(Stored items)
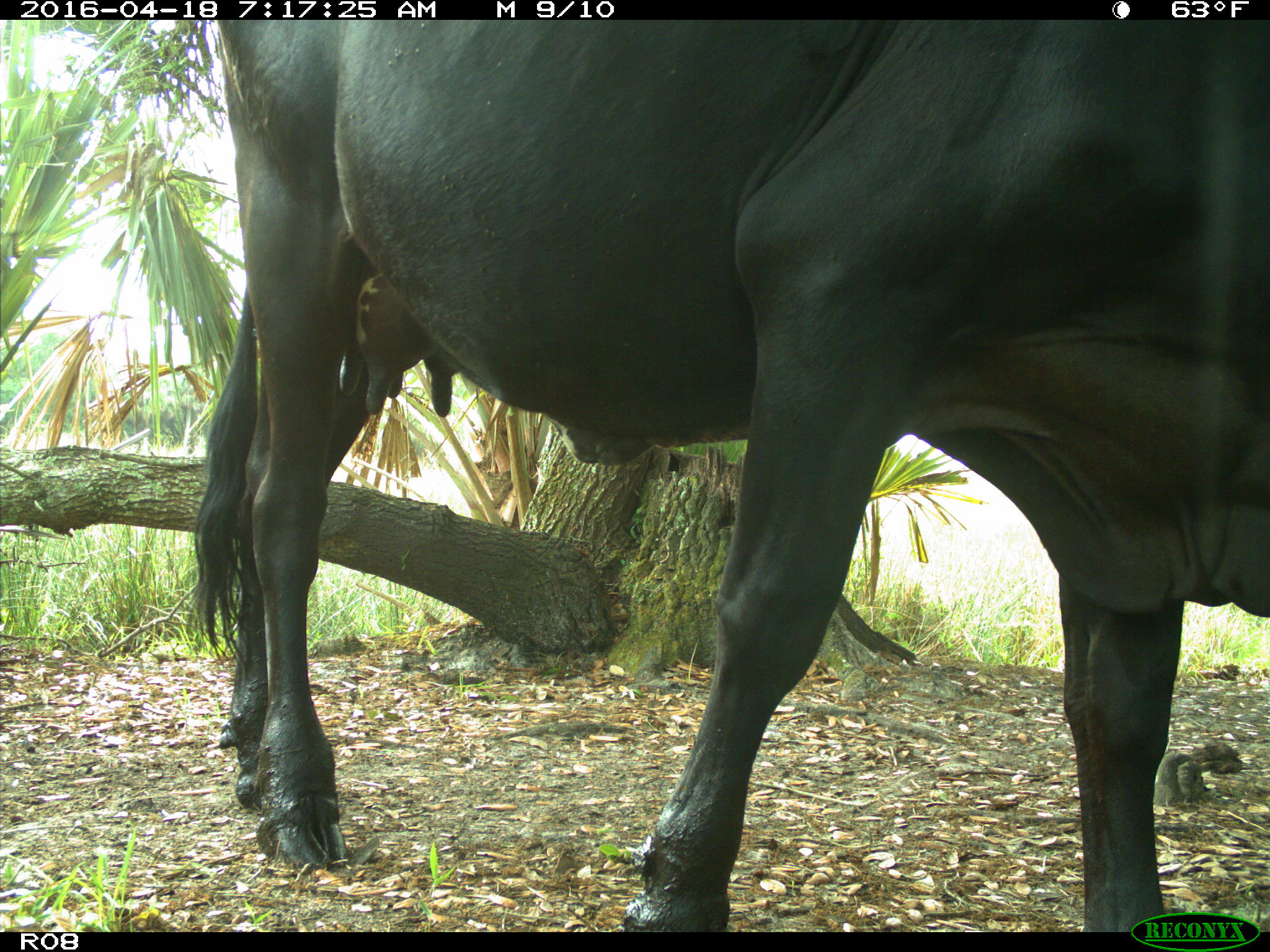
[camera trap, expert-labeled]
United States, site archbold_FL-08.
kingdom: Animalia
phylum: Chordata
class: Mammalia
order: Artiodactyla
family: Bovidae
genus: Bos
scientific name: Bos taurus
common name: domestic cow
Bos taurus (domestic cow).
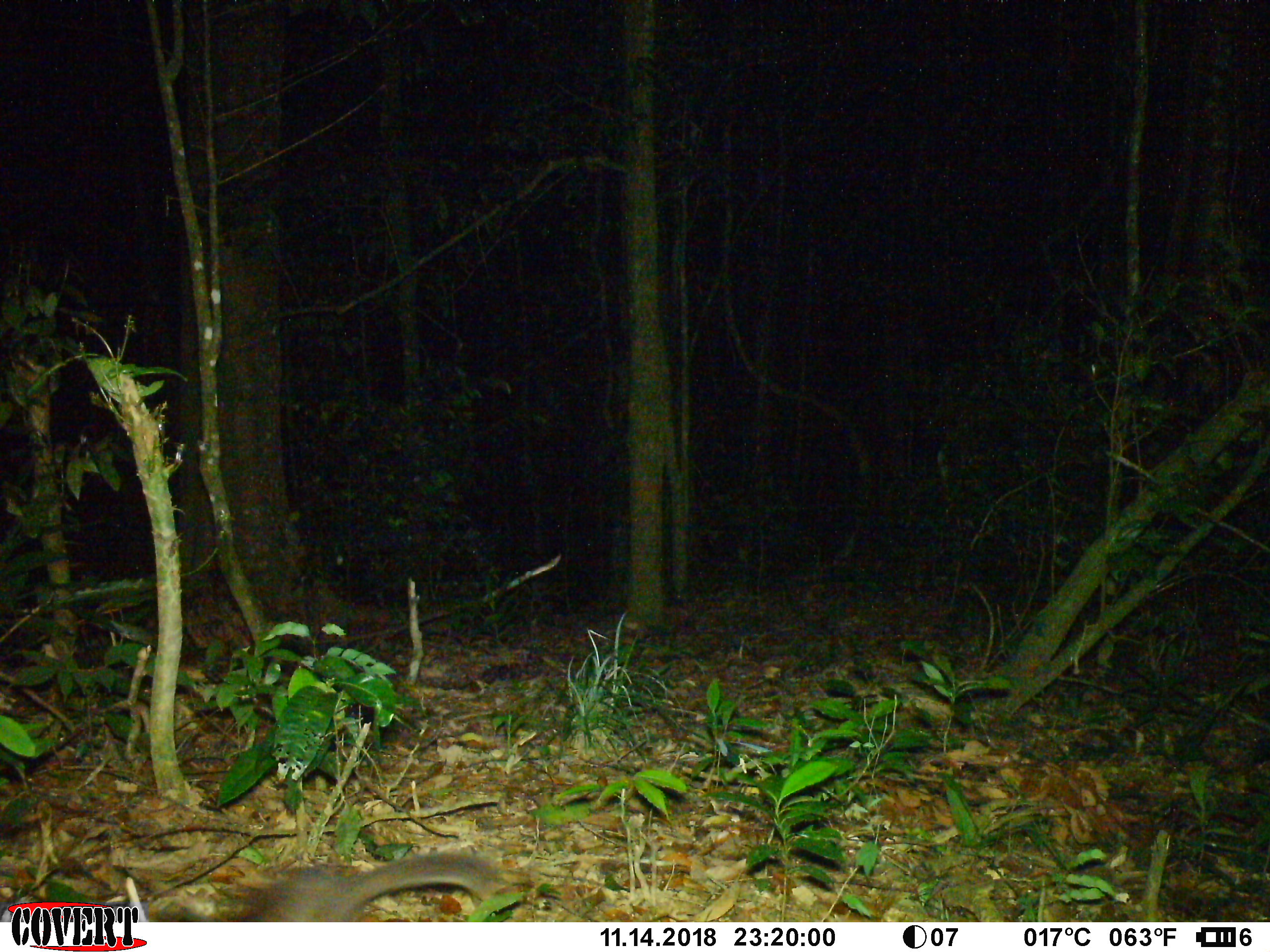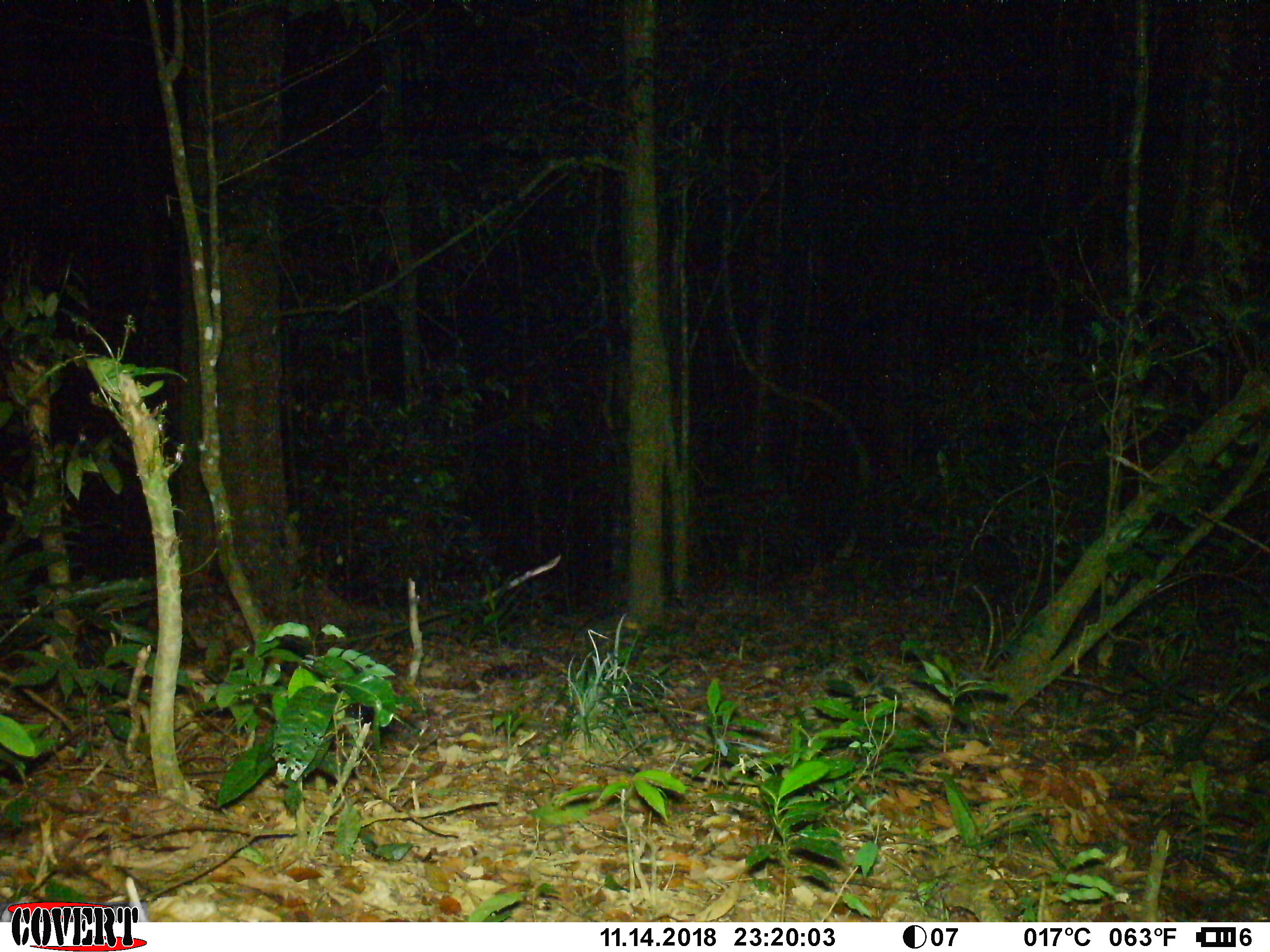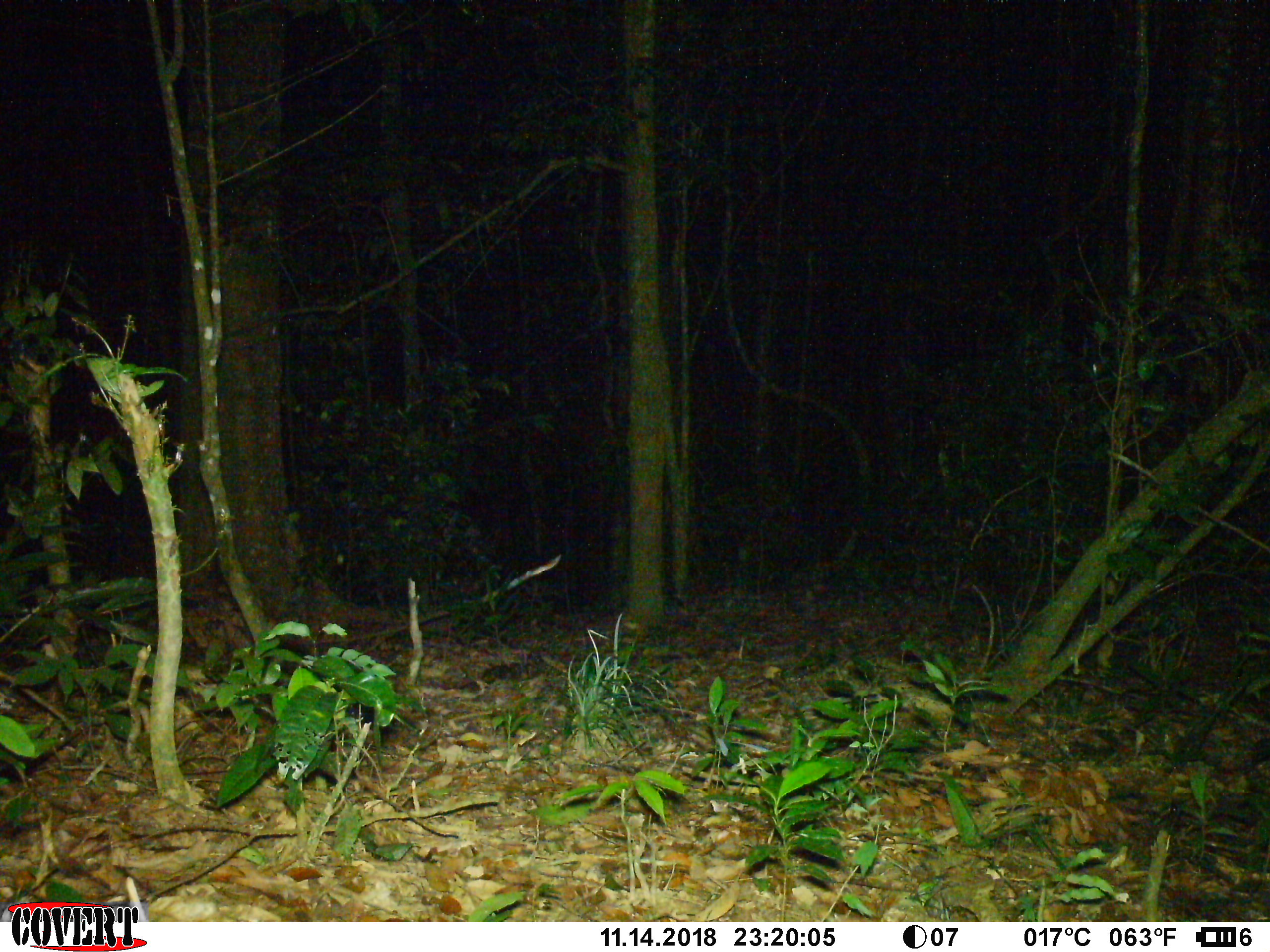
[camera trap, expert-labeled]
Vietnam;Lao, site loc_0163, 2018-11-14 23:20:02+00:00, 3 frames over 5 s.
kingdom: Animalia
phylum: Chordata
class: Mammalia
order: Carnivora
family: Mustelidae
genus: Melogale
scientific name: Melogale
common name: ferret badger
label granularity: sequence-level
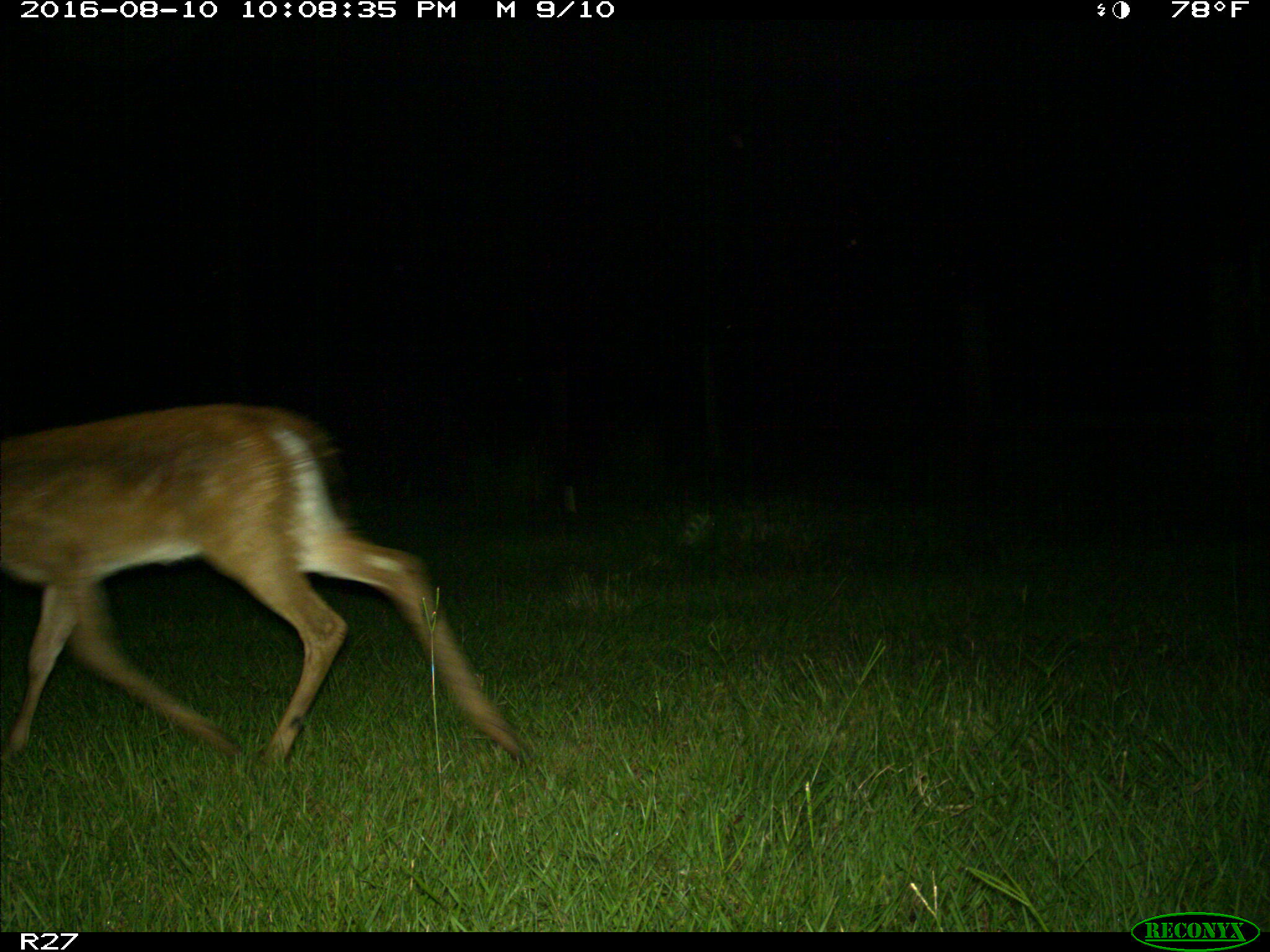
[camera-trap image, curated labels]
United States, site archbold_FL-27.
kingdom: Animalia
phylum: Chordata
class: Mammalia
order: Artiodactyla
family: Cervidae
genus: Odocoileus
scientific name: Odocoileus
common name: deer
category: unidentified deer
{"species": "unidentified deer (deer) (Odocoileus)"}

EXERCISE REQUIREMENTS: Your answer should be an exact copy of the records above, with no pictures in it.

RESULT OF THIS EXERCISE:
[camera trap, expert-labeled]
United States, site archbold_FL-08.
kingdom: Animalia
phylum: Chordata
class: Mammalia
order: Artiodactyla
family: Bovidae
genus: Bos
scientific name: Bos taurus
common name: domestic cow
Bos taurus (domestic cow).
[camera trap, expert-labeled]
Vietnam;Lao, site loc_0163, 2018-11-14 23:20:02+00:00, 3 frames over 5 s.
kingdom: Animalia
phylum: Chordata
class: Mammalia
order: Carnivora
family: Mustelidae
genus: Melogale
scientific name: Melogale
common name: ferret badger
label granularity: sequence-level
[camera-trap image, curated labels]
United States, site archbold_FL-27.
kingdom: Animalia
phylum: Chordata
class: Mammalia
order: Artiodactyla
family: Cervidae
genus: Odocoileus
scientific name: Odocoileus
common name: deer
category: unidentified deer
{"species": "unidentified deer (deer) (Odocoileus)"}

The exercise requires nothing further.